Strategies dramatiques du court-metrage

Par William Potillion @scenarmag

Vous avez une idée de court-métrage et déjà un problème : comment dramatiser cette idée (c’est-à-dire en faire une histoire) et lui donner la forme d’un script.
Quelque chose dans cette idée vous a atteint sur un plan émotionnel, ce n’est pas un simple caprice, cette idée vous hante littéralement. Du scénario au court-métrage, vous souhaitez partager ce qui n’était au départ qu’une idée.

Ecrire une histoire, c’est non seulement un partage mais cela est surtout une demande d’abandon. En effet, qu’il soit lecteur ou spectateur, un individu s’abandonnera dans l’univers de votre fiction tout le temps de celle-ci et parfois même un peu plus.
Il est naturel que vous ayez de vraies motivations à vouloir transformer une idée en une histoire dramatique.

L’idée

Comme toujours dans les processus créatifs et en particulier dans celui qui consiste à développer une idée en une histoire dramatique, il faut se poser quelques questions dont les réponses vous orienteront dans telle ou telle direction.

Considérons que votre idée vous est venue d’une simple observation. Une jeune fille avec un sac à dos arpentant les rues hivernales d’une petite ville.

Informations fournies:
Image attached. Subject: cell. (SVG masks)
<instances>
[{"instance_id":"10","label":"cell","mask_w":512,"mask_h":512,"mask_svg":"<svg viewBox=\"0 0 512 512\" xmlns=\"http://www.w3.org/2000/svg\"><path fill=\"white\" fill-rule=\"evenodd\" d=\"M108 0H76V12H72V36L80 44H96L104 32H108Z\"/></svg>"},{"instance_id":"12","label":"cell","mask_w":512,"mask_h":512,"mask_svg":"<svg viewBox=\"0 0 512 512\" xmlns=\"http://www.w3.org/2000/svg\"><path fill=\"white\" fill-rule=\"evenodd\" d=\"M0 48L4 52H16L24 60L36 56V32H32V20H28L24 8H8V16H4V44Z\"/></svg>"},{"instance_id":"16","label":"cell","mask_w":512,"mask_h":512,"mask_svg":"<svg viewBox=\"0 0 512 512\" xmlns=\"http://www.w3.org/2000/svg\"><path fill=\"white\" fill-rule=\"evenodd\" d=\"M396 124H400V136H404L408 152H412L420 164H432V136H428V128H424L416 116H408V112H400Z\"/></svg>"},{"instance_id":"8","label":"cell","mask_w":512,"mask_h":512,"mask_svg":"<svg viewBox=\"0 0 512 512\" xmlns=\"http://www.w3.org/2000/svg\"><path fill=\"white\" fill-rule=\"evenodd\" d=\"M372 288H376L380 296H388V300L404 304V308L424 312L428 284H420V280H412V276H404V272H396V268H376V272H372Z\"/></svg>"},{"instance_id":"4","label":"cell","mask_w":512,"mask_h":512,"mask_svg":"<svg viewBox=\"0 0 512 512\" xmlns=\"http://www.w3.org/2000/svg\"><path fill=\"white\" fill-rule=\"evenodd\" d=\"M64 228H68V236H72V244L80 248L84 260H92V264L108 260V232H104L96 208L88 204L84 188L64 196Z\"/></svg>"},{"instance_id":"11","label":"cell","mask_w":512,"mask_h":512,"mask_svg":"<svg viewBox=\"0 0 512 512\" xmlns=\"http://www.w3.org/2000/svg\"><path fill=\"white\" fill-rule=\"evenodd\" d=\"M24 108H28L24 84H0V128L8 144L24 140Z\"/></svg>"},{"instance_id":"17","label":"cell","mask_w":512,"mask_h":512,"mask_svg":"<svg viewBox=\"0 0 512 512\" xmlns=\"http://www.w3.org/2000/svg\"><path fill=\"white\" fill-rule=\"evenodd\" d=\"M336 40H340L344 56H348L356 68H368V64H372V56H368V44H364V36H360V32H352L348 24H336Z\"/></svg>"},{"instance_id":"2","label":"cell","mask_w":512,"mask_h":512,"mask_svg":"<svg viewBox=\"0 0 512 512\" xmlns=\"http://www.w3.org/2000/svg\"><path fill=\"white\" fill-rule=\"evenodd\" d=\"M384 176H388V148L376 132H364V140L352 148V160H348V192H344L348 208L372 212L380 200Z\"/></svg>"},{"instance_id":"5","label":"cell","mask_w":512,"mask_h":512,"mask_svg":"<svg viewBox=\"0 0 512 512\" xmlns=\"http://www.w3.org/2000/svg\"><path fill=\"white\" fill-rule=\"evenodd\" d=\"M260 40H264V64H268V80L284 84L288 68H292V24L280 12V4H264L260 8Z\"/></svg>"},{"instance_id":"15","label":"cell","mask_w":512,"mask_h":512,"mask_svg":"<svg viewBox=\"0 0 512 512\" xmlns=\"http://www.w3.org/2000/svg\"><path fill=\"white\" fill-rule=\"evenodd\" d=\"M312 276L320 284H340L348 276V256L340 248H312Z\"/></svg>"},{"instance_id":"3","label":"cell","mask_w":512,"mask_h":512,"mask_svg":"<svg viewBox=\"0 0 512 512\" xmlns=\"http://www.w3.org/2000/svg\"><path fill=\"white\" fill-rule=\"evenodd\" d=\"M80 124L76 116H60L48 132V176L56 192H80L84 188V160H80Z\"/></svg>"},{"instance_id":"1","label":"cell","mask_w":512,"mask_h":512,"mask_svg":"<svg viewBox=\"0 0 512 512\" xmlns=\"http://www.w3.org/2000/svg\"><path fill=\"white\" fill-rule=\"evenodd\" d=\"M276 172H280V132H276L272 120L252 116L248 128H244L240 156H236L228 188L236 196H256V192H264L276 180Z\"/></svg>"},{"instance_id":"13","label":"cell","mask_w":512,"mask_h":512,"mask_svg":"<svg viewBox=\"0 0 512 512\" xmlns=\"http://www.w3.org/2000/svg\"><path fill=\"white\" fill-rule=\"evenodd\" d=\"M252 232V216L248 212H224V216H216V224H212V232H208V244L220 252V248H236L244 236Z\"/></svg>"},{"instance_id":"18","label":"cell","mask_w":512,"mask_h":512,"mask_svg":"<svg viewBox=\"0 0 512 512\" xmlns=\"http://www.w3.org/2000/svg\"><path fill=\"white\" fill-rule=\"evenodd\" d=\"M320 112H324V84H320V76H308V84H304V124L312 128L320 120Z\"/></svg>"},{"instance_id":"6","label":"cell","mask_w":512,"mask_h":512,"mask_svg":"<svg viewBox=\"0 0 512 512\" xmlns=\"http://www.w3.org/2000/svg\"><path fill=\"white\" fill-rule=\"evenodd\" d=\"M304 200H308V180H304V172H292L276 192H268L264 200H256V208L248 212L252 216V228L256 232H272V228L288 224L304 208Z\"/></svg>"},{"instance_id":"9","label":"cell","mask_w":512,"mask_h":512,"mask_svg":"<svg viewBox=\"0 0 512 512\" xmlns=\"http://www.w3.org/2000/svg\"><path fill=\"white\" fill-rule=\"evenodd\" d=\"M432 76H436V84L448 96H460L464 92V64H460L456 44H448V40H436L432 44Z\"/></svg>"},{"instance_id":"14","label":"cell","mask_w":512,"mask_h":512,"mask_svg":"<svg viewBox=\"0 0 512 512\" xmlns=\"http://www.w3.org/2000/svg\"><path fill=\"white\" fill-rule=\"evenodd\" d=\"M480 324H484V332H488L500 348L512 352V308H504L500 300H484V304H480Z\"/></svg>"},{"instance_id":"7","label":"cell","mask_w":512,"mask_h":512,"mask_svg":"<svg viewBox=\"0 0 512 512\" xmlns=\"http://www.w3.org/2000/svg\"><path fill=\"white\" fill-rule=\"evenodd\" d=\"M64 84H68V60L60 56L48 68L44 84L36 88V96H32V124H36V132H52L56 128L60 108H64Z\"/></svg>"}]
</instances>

Consignes écrites:
- A) Résumez en deux phrases le texte sur la dramatisation d'une idée de court-métrage.
- B) Reprenez le texte sur la dramatisation d'une idée de court-métrage à la suite de sa dernière phrase.

Réponses dans l'ordre:
- A) Le texte part d'une idée de court-métrage qui touche émotionnellement celui qui l'a eue et pose le problème de la dramatiser pour en faire une histoire et un script, l'écriture étant présentée comme un partage et surtout une demande d'abandon faite au lecteur ou au spectateur. Il conseille ensuite de se poser quelques questions pour orienter le développement de l'idée et prend l'exemple d'une simple observation : une jeune fille avec un sac à dos arpentant les rues hivernales d'une petite ville.

- B)
Est-ce que cela implique qu’elle se rend au collège ?
Et dans ce cas, est-ce que l’histoire pourrait parler des événements qui vont se produire ce jour particulier dans ce collège ?
Ou bien ne pourriez-vous pas mettre l’accent sur la liberté de n’avoir que 16 ans et sans autre obligation que de rejoindre ses amis ?

Nous avons donc une idée (par définition plutôt confuse, mal délimitée) qui a germée de la simple observation d’une personne ou bien d’une image mentale que l’on a composée au gré de son inspiration du moment.
Reconsidérons l’idée de notre jeune fille et nous avons la sensation de cette jeunesse palpitante et nous avons envie d’écrire autour de cela. Ce sera l’idée de base. Il faut nous poser quelques autres questions sur d’autres notions ou des événements que nous pourrions illustrer pour décrire cette jeunesse.

Maintenant, il faut laisser votre idée respirer. Posez-la et déambuler autour d’elle. Comme vous cherchez une direction, autant aller dans toutes les directions qui vous viennent à l’esprit. Les jeunes filles aiment faire du lèche-vitrines, elles aiment rencontrer leurs amies, s’échanger leurs vêtements ou d’autres activités qui les rapprochent. Elles aiment commenter sur les garçons surtout entre amies, elles ont des goûts alimentaires précis et certaines fument ou se droguent.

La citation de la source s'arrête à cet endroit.